Grapevine virus testing research has earned a senior scientist at Brock University’s Cool Climate Oenology and Viticulture Institute (CCOVI) international recognition.
Grapevine Virologist Sudarsana Poojari’s research has been evaluated by a French research group and published in the reputed EPPO Bulletin, the official publication of the European and Mediterranean Plant Protection Organization (EPPO).
Poojari’s virus test is cited in the EPPO publication titled “Selection, optimization and characterization of molecular tests for the detection of Tobacco ringspot virus (TRSV).”
The authors recommend the protocol published by Poojari and his co-authors be used in post-entry quarantine purposes as well as virus surveys on grapevines worldwide. TRSV is a quarantine virus in Canada that the Canadian Food Inspection Agency has protocols in place to test imported grapevines for.
The recognition, Poojari said, helps to bring awareness to this area of research.
“Through CCOVI’s grapevine virology lab, we offer commercial virus testing and also work in collaboration with researchers across Canada,” he said. “Our main focus is to deliver better and accurate diagnostic services and having this kind of recognition is important for the Canadian grape and wine industry, as well as the research programs that we are carrying out.”

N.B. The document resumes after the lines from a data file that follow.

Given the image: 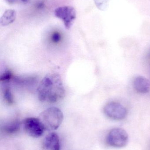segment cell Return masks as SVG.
<instances>
[{
    "label": "cell",
    "mask_w": 150,
    "mask_h": 150,
    "mask_svg": "<svg viewBox=\"0 0 150 150\" xmlns=\"http://www.w3.org/2000/svg\"><path fill=\"white\" fill-rule=\"evenodd\" d=\"M37 94L41 102L54 103L62 99L65 90L60 76L56 74L45 76L38 86Z\"/></svg>",
    "instance_id": "cell-1"
},
{
    "label": "cell",
    "mask_w": 150,
    "mask_h": 150,
    "mask_svg": "<svg viewBox=\"0 0 150 150\" xmlns=\"http://www.w3.org/2000/svg\"><path fill=\"white\" fill-rule=\"evenodd\" d=\"M39 119L46 130H56L63 121V115L60 109L51 107L44 110L40 114Z\"/></svg>",
    "instance_id": "cell-2"
},
{
    "label": "cell",
    "mask_w": 150,
    "mask_h": 150,
    "mask_svg": "<svg viewBox=\"0 0 150 150\" xmlns=\"http://www.w3.org/2000/svg\"><path fill=\"white\" fill-rule=\"evenodd\" d=\"M129 136L126 130L119 128L112 129L107 134L106 142L109 146L115 148H122L127 146Z\"/></svg>",
    "instance_id": "cell-3"
},
{
    "label": "cell",
    "mask_w": 150,
    "mask_h": 150,
    "mask_svg": "<svg viewBox=\"0 0 150 150\" xmlns=\"http://www.w3.org/2000/svg\"><path fill=\"white\" fill-rule=\"evenodd\" d=\"M22 126L25 133L29 136L34 138L40 137L45 130L39 118L30 117L22 122Z\"/></svg>",
    "instance_id": "cell-4"
},
{
    "label": "cell",
    "mask_w": 150,
    "mask_h": 150,
    "mask_svg": "<svg viewBox=\"0 0 150 150\" xmlns=\"http://www.w3.org/2000/svg\"><path fill=\"white\" fill-rule=\"evenodd\" d=\"M55 16L63 22L67 29L71 28L76 17V11L74 7L64 6L58 7L55 10Z\"/></svg>",
    "instance_id": "cell-5"
},
{
    "label": "cell",
    "mask_w": 150,
    "mask_h": 150,
    "mask_svg": "<svg viewBox=\"0 0 150 150\" xmlns=\"http://www.w3.org/2000/svg\"><path fill=\"white\" fill-rule=\"evenodd\" d=\"M104 113L108 118L115 120H121L126 118L127 111L126 108L118 102L107 103L104 107Z\"/></svg>",
    "instance_id": "cell-6"
},
{
    "label": "cell",
    "mask_w": 150,
    "mask_h": 150,
    "mask_svg": "<svg viewBox=\"0 0 150 150\" xmlns=\"http://www.w3.org/2000/svg\"><path fill=\"white\" fill-rule=\"evenodd\" d=\"M42 148L45 150H60V144L58 135L54 132L48 134L43 139Z\"/></svg>",
    "instance_id": "cell-7"
},
{
    "label": "cell",
    "mask_w": 150,
    "mask_h": 150,
    "mask_svg": "<svg viewBox=\"0 0 150 150\" xmlns=\"http://www.w3.org/2000/svg\"><path fill=\"white\" fill-rule=\"evenodd\" d=\"M22 122L18 119H13L6 122L1 126V131L4 134L11 135L16 134L20 130Z\"/></svg>",
    "instance_id": "cell-8"
},
{
    "label": "cell",
    "mask_w": 150,
    "mask_h": 150,
    "mask_svg": "<svg viewBox=\"0 0 150 150\" xmlns=\"http://www.w3.org/2000/svg\"><path fill=\"white\" fill-rule=\"evenodd\" d=\"M134 86L137 92L141 93H147L149 91V81L144 77L138 76L134 80Z\"/></svg>",
    "instance_id": "cell-9"
},
{
    "label": "cell",
    "mask_w": 150,
    "mask_h": 150,
    "mask_svg": "<svg viewBox=\"0 0 150 150\" xmlns=\"http://www.w3.org/2000/svg\"><path fill=\"white\" fill-rule=\"evenodd\" d=\"M16 12L14 10L8 9L4 11L0 19L1 26H6L12 23L16 20Z\"/></svg>",
    "instance_id": "cell-10"
},
{
    "label": "cell",
    "mask_w": 150,
    "mask_h": 150,
    "mask_svg": "<svg viewBox=\"0 0 150 150\" xmlns=\"http://www.w3.org/2000/svg\"><path fill=\"white\" fill-rule=\"evenodd\" d=\"M4 99L6 103L9 105H11L14 103V98L10 88L8 85L4 86L2 89Z\"/></svg>",
    "instance_id": "cell-11"
},
{
    "label": "cell",
    "mask_w": 150,
    "mask_h": 150,
    "mask_svg": "<svg viewBox=\"0 0 150 150\" xmlns=\"http://www.w3.org/2000/svg\"><path fill=\"white\" fill-rule=\"evenodd\" d=\"M13 78V74L11 71L6 70L1 76L0 80L3 83H8Z\"/></svg>",
    "instance_id": "cell-12"
},
{
    "label": "cell",
    "mask_w": 150,
    "mask_h": 150,
    "mask_svg": "<svg viewBox=\"0 0 150 150\" xmlns=\"http://www.w3.org/2000/svg\"><path fill=\"white\" fill-rule=\"evenodd\" d=\"M96 6L100 10H105L107 8L108 0H94Z\"/></svg>",
    "instance_id": "cell-13"
},
{
    "label": "cell",
    "mask_w": 150,
    "mask_h": 150,
    "mask_svg": "<svg viewBox=\"0 0 150 150\" xmlns=\"http://www.w3.org/2000/svg\"><path fill=\"white\" fill-rule=\"evenodd\" d=\"M61 40V36L58 32H55L52 34L51 36V40L53 43L57 44L60 42Z\"/></svg>",
    "instance_id": "cell-14"
},
{
    "label": "cell",
    "mask_w": 150,
    "mask_h": 150,
    "mask_svg": "<svg viewBox=\"0 0 150 150\" xmlns=\"http://www.w3.org/2000/svg\"><path fill=\"white\" fill-rule=\"evenodd\" d=\"M5 1L6 2L11 4H26L30 1V0H5Z\"/></svg>",
    "instance_id": "cell-15"
}]
</instances>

Poojari joined CCOVI last summer to establish the virus testing service and since then his team has performed almost 30,000 virus tests. Grapevines, like other plants, are susceptible to virus and virus-like agents that can negatively impact the health and quality of the vine and its products. They can be spread from plant to plant through virus-infected planting material as well as by some insect species.
CCOVI’s ongoing research and testing, in partnership with Ontario Grape and Wine Research Inc., is helping grape growers detect and manage these diseases.
This laboratory work supports the federally funded Canadian Grape and Wine Science Cluster, a collaborative project which includes university researchers, federal research scientists, grape growers and industry partners in Ontario, B.C., Quebec and Nova Scotia. It’s overseen by the national grape and wine not-for-profit, Canadian Grapevine Certification Network, which is working to advance the $9-billion industry with a sustainable supply of quality grapevine material.
“In Canada, we don’t have a grapevine certification program. Now that the Canadian Grapevine Certification Network has been formed, the industry is moving forward to establish such a program” Poojari said. “It’s important to keep grapevines clean of viruses because once they are infected, there is no cure. Growers have to remove and replace them with healthy, virus-free ones.”
Poojari’s research paper that was cited was published in the Journal of Virological Methods entitled “SYBR® Green-based real-time quantitative reverse-transcription PCR for detection and discrimination of grapevine viruses”.